## Line Chart: EGA Performance Across Episodes
### Overview
The chart illustrates the evolution of EGA (Expected Gain Accuracy) across 400 episodes for four distinct configurations (c₀ = 2, 3, 4, 5). All lines originate from the same starting point (0, 0.15) but diverge significantly by episode 400, demonstrating configuration-dependent performance trends.
### Components/Axes
- **X-axis (Episode)**: Discrete increments from 0 to 400 (steps of 100).
- **Y-axis (EGA)**: Continuous scale from 0.0 to 1.0 (steps of 0.2).
- **Legend**: Top-left corner, mapping:
- Black circle: c₀ = 2
- Orange star: c₀ = 3
- Blue pentagon: c₀ = 4
- Green cross: c₀ = 5
### Detailed Analysis
1. **c₀ = 2 (Black Circle)**:
- Starts at (0, 0.15).
- Gradual upward slope, reaching ~0.57 at episode 400.
- Slowest growth rate among all configurations.
2. **c₀ = 3 (Orange Star)**:
- Starts at (0, 0.15).
- Steeper initial ascent than c₀ = 2, peaking at ~0.63 by episode 400.
- Crosses c₀ = 4 line near episode 200.
3. **c₀ = 4 (Blue Pentagon)**:
- Starts at (0, 0.15).
- Highest growth rate initially, surpassing c₀ = 3 by episode 100.
- Peaks at ~0.62 by episode 400.
4. **c₀ = 5 (Green Cross)**:
- Starts at (0, 0.15).
- Consistently highest EGA across all episodes.

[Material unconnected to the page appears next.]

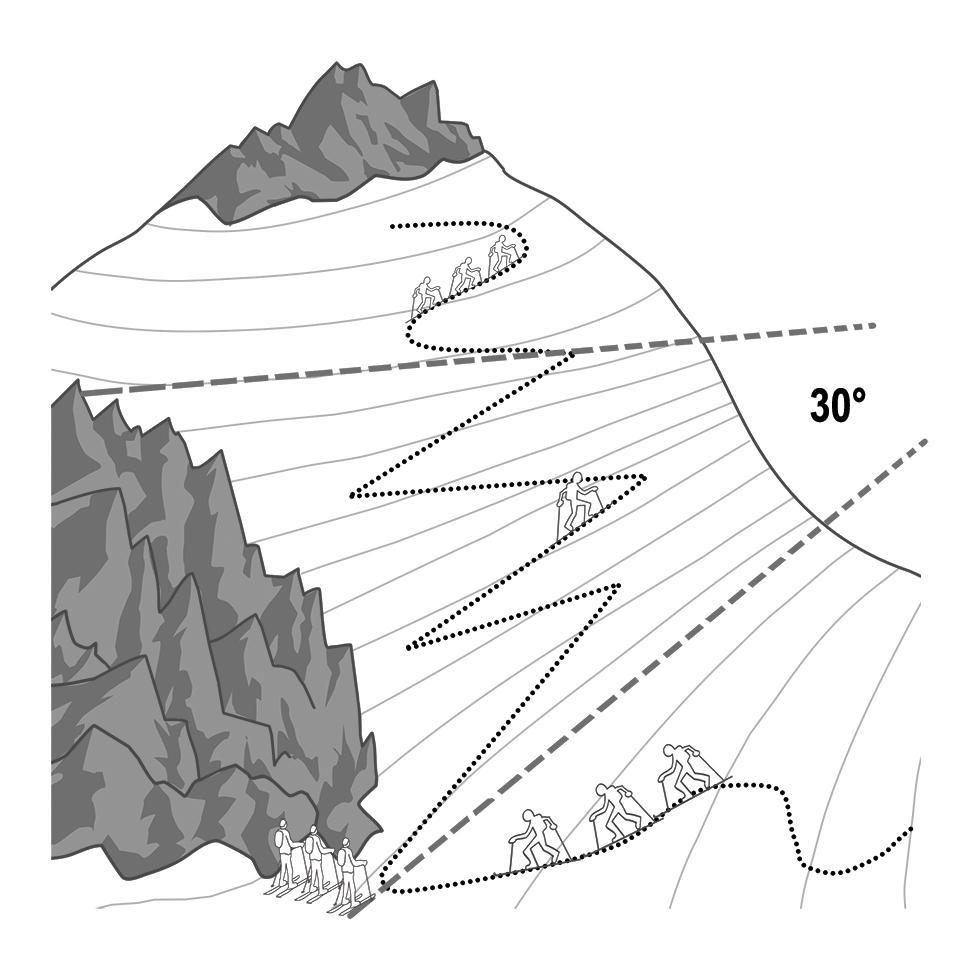 30°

- Reaches ~0.61 by episode 400, maintaining lead over c₀ = 4.
### Key Observations
- **Divergence Pattern**: All lines converge at (0, 0.15) but separate sharply after episode 100.

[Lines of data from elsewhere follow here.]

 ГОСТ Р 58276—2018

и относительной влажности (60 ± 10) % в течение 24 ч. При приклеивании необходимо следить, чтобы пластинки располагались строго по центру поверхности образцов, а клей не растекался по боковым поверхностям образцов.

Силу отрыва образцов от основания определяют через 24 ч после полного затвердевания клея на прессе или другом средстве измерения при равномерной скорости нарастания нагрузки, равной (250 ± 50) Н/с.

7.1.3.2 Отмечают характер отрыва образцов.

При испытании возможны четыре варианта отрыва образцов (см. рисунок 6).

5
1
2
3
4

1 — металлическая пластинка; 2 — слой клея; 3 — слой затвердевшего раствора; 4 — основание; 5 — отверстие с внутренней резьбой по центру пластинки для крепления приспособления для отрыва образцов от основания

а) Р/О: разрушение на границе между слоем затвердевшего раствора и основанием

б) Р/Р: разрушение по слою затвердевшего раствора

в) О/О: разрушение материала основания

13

- **Configuration Impact**: Higher c₀ values correlate with higher EGA (c₀ = 5 > c₀ = 4 > c₀ = 3 > c₀ = 2).
- **Crossing Behavior**: c₀ = 3 and c₀ = 4 intersect near episode 200, suggesting transient performance parity.
- **Asymptotic Behavior**: EGA plateaus near 0.6 for all configurations by episode 400.
### Interpretation
The data suggests that increasing c₀ improves EGA performance, with diminishing returns observed as c₀ approaches 5. The crossing of c₀ = 3 and c₀ = 4 lines implies that intermediate configurations may exhibit non-monotonic trade-offs. The consistent lead of c₀ = 5 indicates it optimizes EGA most effectively, though the marginal gain over c₀ = 4 (0.01 difference at episode 400) questions its practical significance. This pattern could reflect algorithmic sensitivity to hyperparameters in reinforcement learning or optimization systems, where higher c₀ values might better balance exploration/exploitation or model complexity.